- TASK PROMPT:
Read through the entries below and copy each line where "encoding" turns up.

- AVAILABLE RECORDS:
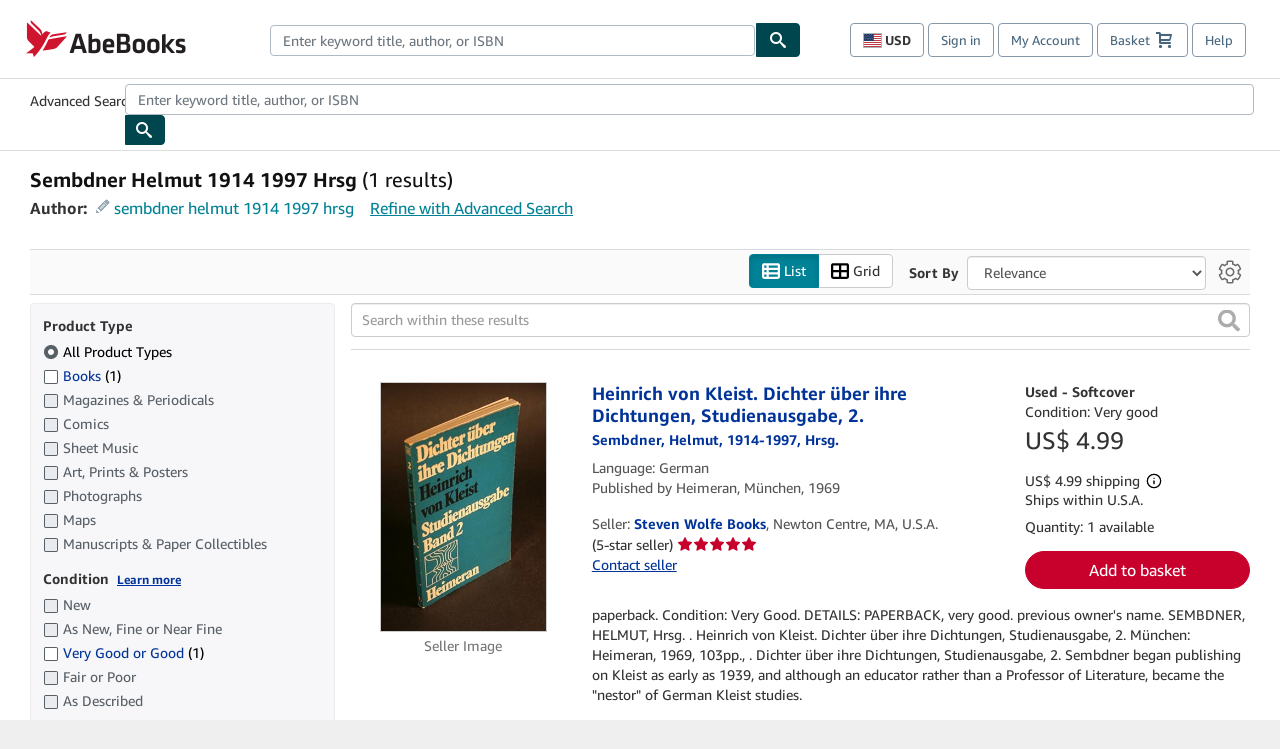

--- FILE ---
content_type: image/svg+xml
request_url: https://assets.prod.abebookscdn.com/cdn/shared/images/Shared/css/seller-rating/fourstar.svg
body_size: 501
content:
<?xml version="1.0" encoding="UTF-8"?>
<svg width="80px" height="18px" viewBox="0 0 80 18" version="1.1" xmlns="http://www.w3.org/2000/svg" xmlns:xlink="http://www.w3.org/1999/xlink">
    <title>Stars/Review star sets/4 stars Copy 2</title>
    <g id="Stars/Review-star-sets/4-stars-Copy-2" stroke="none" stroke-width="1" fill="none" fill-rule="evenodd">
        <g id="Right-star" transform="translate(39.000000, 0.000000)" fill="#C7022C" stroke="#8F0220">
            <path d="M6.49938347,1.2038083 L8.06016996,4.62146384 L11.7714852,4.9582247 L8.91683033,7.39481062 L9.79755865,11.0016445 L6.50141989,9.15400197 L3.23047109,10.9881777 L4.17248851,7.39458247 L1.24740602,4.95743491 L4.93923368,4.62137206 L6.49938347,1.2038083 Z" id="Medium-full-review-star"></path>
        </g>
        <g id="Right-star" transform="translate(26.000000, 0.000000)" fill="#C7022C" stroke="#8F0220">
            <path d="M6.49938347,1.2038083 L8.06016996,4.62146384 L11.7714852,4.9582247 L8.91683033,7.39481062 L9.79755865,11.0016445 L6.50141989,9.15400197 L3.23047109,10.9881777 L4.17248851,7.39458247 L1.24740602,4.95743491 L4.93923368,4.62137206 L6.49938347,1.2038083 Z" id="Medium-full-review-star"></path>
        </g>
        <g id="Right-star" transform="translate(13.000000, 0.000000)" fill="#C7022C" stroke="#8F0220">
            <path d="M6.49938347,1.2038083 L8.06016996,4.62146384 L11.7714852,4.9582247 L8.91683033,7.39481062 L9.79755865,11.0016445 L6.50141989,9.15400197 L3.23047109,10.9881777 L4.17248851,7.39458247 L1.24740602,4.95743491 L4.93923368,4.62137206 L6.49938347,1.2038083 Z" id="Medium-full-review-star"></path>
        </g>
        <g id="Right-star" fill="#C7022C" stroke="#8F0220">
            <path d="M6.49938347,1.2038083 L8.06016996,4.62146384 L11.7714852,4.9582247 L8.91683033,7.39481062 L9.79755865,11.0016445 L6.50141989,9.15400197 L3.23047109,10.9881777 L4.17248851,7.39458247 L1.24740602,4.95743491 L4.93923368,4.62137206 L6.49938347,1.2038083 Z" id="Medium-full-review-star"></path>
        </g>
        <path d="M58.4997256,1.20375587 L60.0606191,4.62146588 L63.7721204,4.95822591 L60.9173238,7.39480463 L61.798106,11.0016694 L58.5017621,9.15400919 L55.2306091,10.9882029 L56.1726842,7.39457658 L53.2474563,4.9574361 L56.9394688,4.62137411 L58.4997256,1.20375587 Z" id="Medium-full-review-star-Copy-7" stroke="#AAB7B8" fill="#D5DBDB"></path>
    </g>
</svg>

--

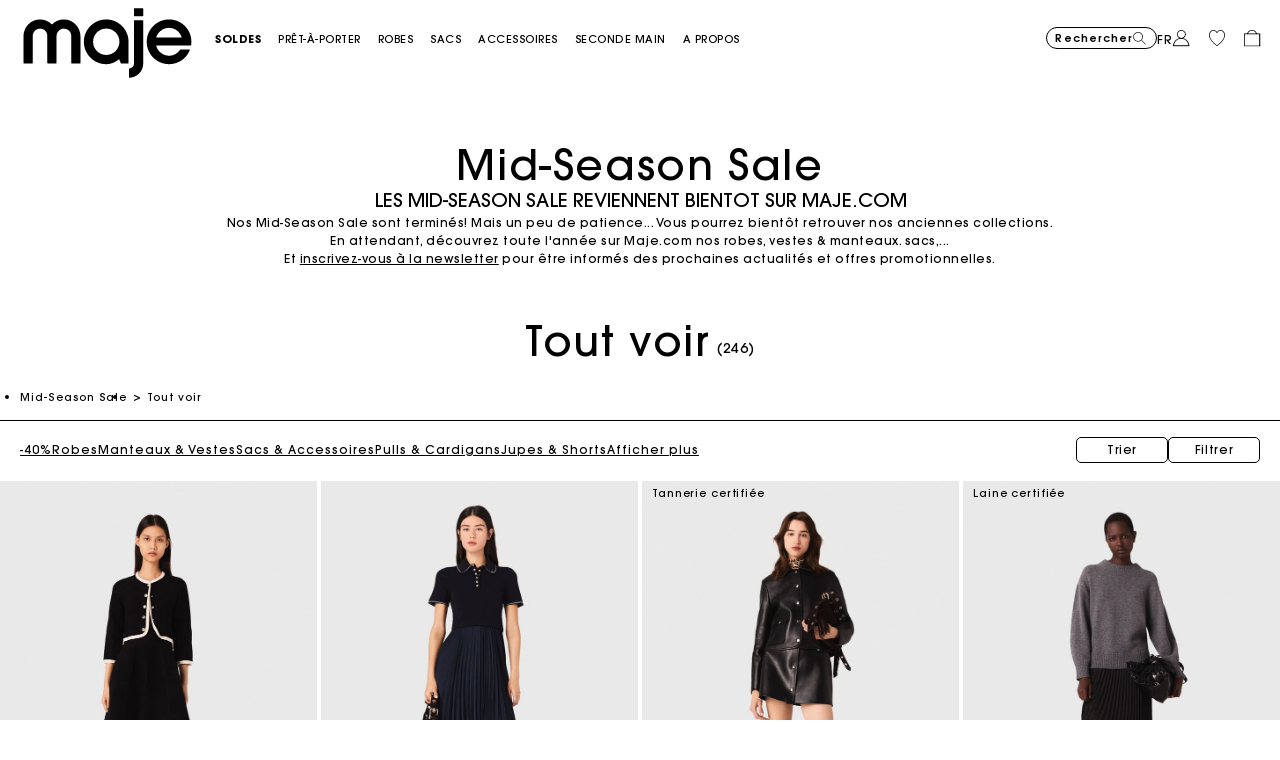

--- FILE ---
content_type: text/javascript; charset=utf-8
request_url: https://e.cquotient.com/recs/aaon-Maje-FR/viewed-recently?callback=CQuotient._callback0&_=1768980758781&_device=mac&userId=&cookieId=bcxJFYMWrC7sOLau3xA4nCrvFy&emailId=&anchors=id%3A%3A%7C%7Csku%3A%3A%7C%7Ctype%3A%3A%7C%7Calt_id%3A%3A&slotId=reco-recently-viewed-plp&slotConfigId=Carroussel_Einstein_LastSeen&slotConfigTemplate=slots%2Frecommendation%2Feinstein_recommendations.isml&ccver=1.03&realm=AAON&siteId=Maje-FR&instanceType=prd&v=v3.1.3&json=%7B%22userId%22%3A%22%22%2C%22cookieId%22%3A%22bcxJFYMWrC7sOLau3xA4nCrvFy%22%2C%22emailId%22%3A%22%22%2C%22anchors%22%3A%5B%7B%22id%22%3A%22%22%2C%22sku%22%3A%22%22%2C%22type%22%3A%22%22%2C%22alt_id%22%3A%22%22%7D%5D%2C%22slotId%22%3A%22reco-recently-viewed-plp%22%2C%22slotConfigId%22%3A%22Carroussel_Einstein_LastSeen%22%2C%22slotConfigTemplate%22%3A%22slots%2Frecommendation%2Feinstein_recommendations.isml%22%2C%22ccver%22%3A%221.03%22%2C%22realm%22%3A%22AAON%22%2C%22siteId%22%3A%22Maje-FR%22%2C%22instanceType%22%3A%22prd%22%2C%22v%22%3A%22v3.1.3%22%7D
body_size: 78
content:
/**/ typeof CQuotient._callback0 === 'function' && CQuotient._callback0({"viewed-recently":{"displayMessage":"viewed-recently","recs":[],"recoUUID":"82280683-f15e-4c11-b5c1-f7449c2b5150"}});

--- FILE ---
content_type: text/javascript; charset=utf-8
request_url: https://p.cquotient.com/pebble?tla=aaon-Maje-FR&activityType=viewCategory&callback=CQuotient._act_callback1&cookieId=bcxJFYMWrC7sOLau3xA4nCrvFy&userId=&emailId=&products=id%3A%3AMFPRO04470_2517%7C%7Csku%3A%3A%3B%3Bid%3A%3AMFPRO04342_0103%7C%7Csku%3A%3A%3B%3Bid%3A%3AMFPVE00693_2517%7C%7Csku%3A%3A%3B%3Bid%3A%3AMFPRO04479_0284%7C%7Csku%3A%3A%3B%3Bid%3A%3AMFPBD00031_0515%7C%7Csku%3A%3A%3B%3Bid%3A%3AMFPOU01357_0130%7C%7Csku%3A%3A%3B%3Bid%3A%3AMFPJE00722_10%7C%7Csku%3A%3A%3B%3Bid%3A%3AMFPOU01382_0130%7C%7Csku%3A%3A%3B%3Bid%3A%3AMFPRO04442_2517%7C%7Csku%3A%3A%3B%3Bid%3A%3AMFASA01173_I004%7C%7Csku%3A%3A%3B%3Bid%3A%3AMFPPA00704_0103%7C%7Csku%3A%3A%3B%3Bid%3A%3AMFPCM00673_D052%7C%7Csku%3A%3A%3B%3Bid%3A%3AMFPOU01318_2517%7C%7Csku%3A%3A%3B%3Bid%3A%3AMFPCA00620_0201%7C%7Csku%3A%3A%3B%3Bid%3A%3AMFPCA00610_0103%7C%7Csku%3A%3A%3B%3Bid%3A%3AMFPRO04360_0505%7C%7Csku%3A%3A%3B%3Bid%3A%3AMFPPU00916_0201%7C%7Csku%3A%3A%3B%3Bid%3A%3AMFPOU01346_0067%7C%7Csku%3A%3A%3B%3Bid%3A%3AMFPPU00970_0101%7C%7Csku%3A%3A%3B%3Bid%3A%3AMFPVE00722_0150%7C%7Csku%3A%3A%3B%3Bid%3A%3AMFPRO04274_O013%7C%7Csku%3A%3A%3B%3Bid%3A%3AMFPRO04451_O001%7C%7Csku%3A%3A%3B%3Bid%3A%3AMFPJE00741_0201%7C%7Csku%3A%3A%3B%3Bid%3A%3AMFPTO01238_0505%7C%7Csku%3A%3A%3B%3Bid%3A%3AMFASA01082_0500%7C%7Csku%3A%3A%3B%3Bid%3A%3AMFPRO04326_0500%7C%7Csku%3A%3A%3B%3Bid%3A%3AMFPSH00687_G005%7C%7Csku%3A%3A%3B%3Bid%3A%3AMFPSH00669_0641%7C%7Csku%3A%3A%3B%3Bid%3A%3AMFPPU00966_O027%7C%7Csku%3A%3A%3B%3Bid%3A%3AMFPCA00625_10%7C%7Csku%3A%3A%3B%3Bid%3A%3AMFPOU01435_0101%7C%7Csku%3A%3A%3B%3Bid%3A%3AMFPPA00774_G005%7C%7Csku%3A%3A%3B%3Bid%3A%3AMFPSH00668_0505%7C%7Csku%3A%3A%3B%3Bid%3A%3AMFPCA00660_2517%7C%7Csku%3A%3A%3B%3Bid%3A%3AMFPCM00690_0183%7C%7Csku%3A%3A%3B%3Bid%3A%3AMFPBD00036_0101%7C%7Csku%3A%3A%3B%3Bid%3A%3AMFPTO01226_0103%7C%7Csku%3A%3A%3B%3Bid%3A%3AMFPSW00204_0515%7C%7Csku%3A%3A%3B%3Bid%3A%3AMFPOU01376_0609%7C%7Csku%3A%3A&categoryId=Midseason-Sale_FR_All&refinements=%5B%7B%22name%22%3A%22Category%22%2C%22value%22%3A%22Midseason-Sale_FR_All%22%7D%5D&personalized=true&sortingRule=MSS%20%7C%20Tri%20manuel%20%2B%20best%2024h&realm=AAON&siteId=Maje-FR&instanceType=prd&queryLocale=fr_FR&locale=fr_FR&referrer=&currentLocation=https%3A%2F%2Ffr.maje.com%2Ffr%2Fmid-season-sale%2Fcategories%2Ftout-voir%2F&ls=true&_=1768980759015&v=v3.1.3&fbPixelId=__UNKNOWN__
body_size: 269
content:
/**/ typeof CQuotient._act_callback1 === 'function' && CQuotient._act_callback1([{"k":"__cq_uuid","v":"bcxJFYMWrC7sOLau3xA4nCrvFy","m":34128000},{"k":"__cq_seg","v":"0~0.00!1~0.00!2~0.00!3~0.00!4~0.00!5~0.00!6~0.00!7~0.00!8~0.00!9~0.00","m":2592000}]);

--

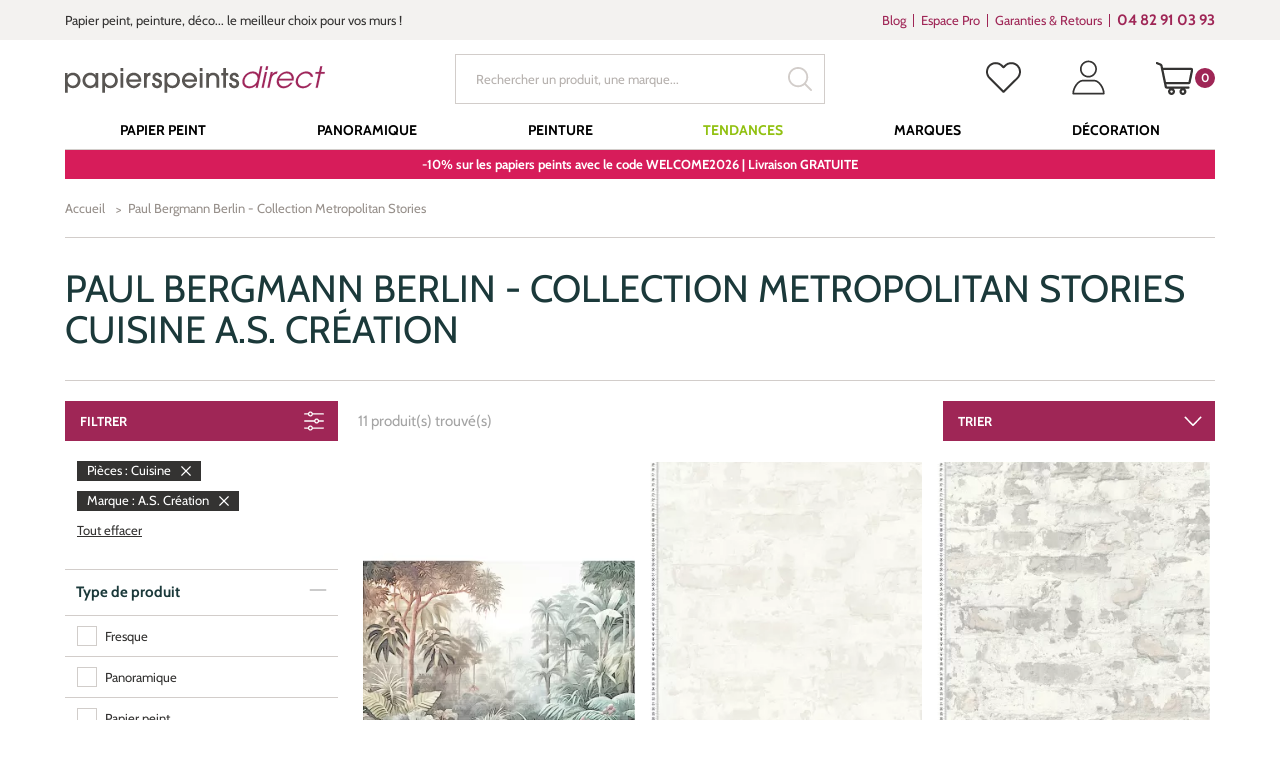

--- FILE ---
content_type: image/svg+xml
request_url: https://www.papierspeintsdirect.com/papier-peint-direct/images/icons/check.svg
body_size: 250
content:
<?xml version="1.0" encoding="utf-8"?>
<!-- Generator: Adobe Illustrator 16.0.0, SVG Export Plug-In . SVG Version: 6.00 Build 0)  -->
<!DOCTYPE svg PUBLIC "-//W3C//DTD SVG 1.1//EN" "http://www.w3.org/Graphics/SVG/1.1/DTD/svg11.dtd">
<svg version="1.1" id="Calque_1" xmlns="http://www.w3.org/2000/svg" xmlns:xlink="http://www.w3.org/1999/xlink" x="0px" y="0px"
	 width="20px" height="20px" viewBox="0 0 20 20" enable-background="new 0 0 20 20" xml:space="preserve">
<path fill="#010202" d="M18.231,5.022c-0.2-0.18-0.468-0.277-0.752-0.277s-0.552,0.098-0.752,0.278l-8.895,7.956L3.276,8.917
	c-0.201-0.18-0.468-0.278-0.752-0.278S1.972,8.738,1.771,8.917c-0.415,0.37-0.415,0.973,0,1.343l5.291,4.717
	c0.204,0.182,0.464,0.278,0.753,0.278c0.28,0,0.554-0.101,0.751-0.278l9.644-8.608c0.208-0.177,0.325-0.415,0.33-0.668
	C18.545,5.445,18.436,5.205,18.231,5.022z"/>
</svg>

- EXPECTED ANSWER:
<?xml version="1.0" encoding="UTF-8"?>
<?xml version="1.0" encoding="utf-8"?>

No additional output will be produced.